• _PROBLEM_
Everything from the line holding "If you compare" through the last line below must be repeated exactly, and nothing else.

• _ENTRIES_

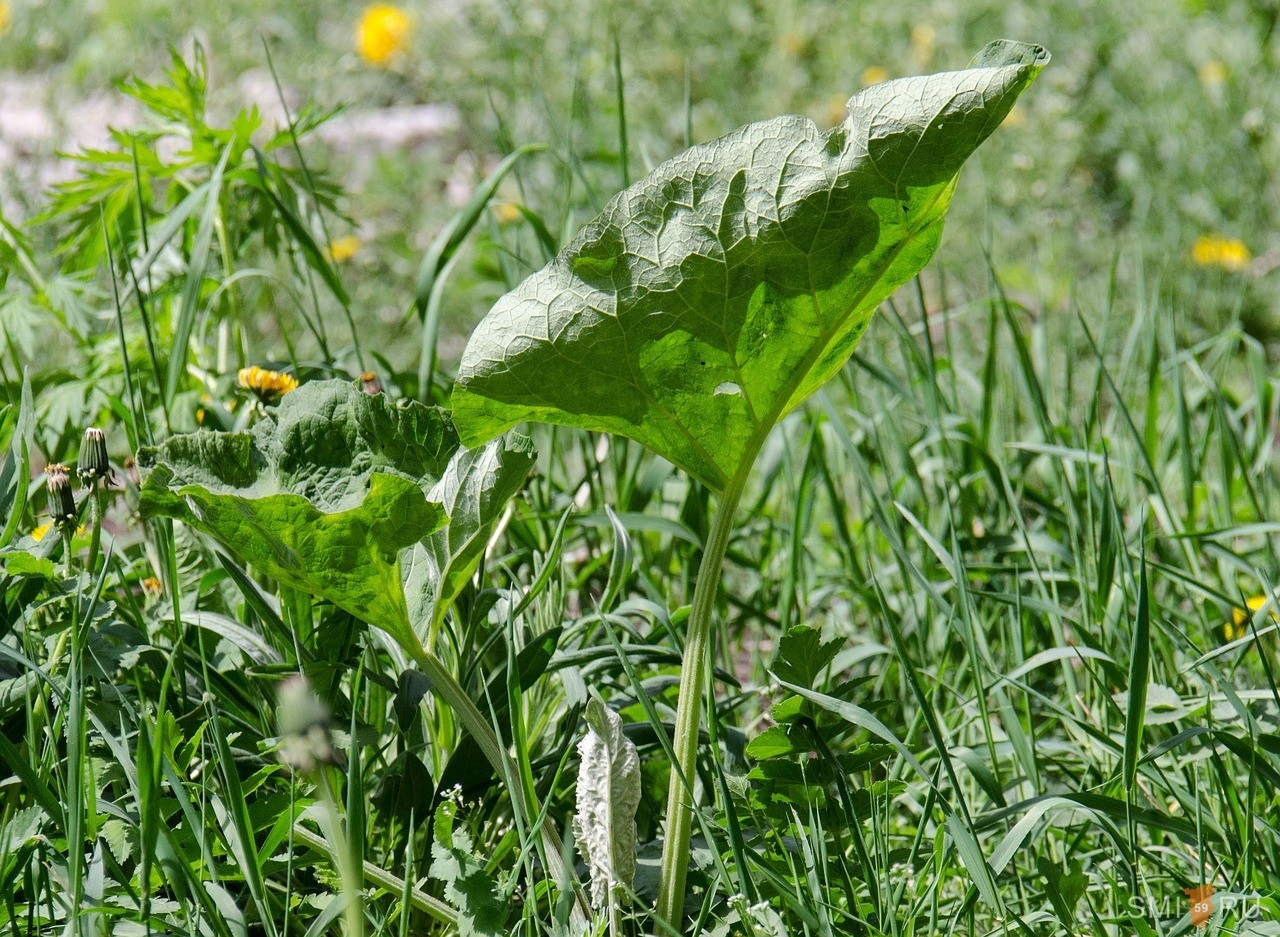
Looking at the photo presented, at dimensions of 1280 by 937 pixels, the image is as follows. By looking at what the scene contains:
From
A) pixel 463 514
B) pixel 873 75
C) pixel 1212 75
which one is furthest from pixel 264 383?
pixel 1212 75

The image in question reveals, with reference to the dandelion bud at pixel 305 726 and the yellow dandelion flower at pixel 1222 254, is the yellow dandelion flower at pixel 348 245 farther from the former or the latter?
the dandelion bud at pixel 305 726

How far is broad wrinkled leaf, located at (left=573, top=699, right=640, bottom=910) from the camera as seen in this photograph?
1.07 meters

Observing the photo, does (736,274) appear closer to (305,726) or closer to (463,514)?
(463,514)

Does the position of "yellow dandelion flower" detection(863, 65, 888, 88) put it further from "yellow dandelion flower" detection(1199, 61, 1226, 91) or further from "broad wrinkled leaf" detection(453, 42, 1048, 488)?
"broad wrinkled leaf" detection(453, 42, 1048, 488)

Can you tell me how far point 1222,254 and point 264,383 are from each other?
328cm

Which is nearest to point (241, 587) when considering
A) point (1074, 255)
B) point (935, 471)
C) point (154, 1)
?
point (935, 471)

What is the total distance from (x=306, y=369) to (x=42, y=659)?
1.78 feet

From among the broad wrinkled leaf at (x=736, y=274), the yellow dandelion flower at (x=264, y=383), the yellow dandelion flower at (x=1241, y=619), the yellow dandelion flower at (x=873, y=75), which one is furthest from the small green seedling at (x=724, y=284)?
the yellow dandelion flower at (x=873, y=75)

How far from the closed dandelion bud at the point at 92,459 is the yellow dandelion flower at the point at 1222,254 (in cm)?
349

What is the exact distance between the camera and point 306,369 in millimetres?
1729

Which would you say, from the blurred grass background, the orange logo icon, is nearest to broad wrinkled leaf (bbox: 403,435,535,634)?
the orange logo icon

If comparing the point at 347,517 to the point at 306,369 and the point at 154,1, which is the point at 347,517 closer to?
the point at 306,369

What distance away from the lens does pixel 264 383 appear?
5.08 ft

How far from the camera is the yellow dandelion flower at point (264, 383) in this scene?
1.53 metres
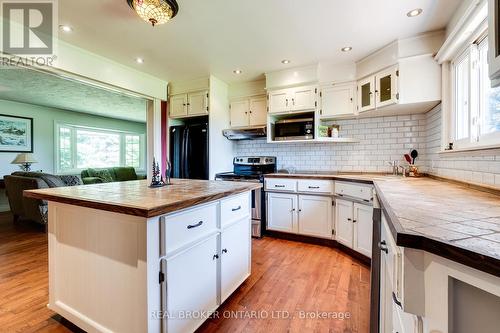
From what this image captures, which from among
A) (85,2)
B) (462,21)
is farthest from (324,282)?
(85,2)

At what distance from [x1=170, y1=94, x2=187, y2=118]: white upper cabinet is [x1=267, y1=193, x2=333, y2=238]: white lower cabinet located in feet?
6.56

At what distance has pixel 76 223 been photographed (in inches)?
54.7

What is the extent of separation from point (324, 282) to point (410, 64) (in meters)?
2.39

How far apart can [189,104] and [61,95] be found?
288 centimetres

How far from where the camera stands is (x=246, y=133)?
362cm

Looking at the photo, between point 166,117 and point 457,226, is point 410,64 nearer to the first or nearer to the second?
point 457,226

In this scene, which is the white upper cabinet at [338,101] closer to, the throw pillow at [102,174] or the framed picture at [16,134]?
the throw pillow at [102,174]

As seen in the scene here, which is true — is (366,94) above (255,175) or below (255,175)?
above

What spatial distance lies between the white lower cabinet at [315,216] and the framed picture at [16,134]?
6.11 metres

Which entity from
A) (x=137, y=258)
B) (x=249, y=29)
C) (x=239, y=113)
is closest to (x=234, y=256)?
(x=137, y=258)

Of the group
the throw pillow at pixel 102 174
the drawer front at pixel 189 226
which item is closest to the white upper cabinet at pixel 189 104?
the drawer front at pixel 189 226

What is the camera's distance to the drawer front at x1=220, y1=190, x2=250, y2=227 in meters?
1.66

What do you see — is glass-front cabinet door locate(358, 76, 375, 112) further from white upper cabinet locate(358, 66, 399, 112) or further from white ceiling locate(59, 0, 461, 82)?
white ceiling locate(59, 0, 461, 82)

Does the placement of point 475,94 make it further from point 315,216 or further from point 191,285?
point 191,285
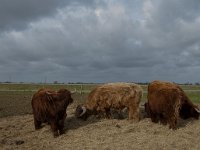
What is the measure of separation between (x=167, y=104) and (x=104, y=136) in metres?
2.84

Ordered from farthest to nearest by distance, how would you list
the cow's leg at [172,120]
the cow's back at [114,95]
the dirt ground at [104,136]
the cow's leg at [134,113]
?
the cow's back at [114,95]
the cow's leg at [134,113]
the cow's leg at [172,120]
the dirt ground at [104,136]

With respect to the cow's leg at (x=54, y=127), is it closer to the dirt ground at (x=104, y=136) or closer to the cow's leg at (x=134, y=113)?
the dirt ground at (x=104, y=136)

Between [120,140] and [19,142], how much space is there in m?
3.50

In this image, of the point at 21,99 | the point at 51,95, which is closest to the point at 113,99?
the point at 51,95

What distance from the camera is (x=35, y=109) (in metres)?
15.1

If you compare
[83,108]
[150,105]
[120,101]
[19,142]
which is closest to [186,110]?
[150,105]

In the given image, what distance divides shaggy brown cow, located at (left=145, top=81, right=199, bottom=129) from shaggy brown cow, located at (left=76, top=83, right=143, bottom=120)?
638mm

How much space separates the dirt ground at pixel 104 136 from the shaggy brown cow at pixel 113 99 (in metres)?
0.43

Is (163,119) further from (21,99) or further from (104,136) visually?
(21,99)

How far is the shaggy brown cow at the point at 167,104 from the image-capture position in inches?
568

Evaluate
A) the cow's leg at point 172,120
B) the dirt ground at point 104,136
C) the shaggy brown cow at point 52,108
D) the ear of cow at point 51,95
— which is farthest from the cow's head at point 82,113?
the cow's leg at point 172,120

• _WORKED ANSWER_
If you compare
[83,108]
[150,105]
[120,101]
[19,142]
which is closest to [186,110]?
[150,105]

In the given image, what distance divides shaggy brown cow, located at (left=145, top=81, right=199, bottom=129) from shaggy brown cow, located at (left=76, top=83, right=143, bottom=120)?
638mm

How much space separates the dirt ground at pixel 104 136 from the shaggy brown cow at pixel 113 99 (in metres)?
0.43

Is (163,119) further from (21,99) or further from (104,136) visually?
(21,99)

How far is the shaggy brown cow at the point at 167,104 from the image-capture position in inches?
568

Evaluate
A) the cow's leg at point 172,120
B) the dirt ground at point 104,136
C) the shaggy brown cow at point 52,108
D) the ear of cow at point 51,95
— which is farthest from the cow's head at point 82,113?
the cow's leg at point 172,120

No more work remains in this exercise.